- City: Sydney
- League: Australian Women's Ice Hockey League
- Founded: 2005
- Home arena: Macquarie Ice Rink
- Colours: (2005–2010) (2010–2011) (2011–present)
- General manager: Neil McFadden
- Head coach: Gabe Robledo
- Captain: Sarah Edney

Franchise history
- 2005–2010: Sydney Sirens
- 2010–2011: North Star Sirens
- 2011–present: Sydney Sirens

Championships
- Regular season titles: 3 (2009), (2017), (2020)
- AWIHL championships: 3 (2017), (2020) (2023)

= Sydney Sirens =

Ice hockey team in Sydney, New South Wales

The Sydney Sirens are an ice hockey team based in Sydney, New South Wales, Australia. The Sirens compete in the Australian Women's Ice Hockey League (AWIHL). The AWIHL is the top tier national league in the country for women and they were one of the founding members. The Sirens have been affiliated with several different hockey rinks in the state throughout their existence and have won 3 titles since the league's inception.

==History==
Formed in 2007, they were one of the four founding teams in the AWIHL. The Sirens would change their name from 2011 to 2013 to the North Star Sirens but reverted to their original name Sydney Sirens, which they presently use. In 2015 the team announced that they would be moving from their former home rink Sydney Ice Arena to the Canterbury Olympic Ice Rink and were hoping to expand their fan base in the inner western suburbs of Sydney.

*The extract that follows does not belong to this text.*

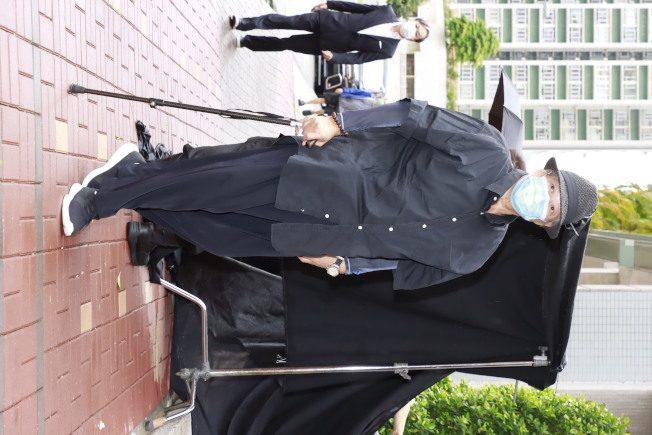 陳木勝導演出殯影壇大咖齊哀悼 洪金寶消瘦杵拐杖現身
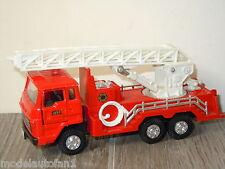Isuzu Truck Fire Chief van Diapet Japan 1:55 *6153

Sydney Sirens have expanded their reach in NSW with players from Newcastle, Central Coast travelling for approximately 2 hours to get to the rink. This team is also unique because they are one of the only teams which are allowed to take in players from neighbouring territory, ACT. These players drive over 3 hours to get to practice and games.

Early years (2005–2016)

In 2005, discussion began around establishing a national league for women. 2006 would see Sydney enter a team in to a mini-series competing against 3 other teams from different states. Sydney would formally enter the AWIHL as the Sydney Sirens and become one of the four founding members in 2007.

Results
| Year | Semifinal | Final | Champions | Premier |
|---|---|---|---|---|
| 2008 |  |  | Adelaide Adrenaline |  |
| 2009 | Win | Loss | Adelaide Adrenaline | Premiers |
| 2010 | Win | Loss | Adelaide Adrenaline | Runner-Up |
| 2011 | Win | Loss | Melbourne Ice | Premiers |
| 2012 |  | – | Adelaide Adrenaline | – |
| 2013 |  | – | Melbourne Ice | – |
| 2014 |  | – | Melbourne Ice | – |
| 2015 | Win | Loss | Melbourne Ice | Runner-Up |
| 2016 | Win | Loss | Melbourne Ice | Premier |

2016–2017 Championship

The Sirens finished short and felt like they had a score to settle losing in the previous year's Grand Final in 2016.

In the 2017 AWIHL season, the League would announce that import goalies were no longer allowed. 4 imports were also now allowed on the team but only 2 were able to be played per game.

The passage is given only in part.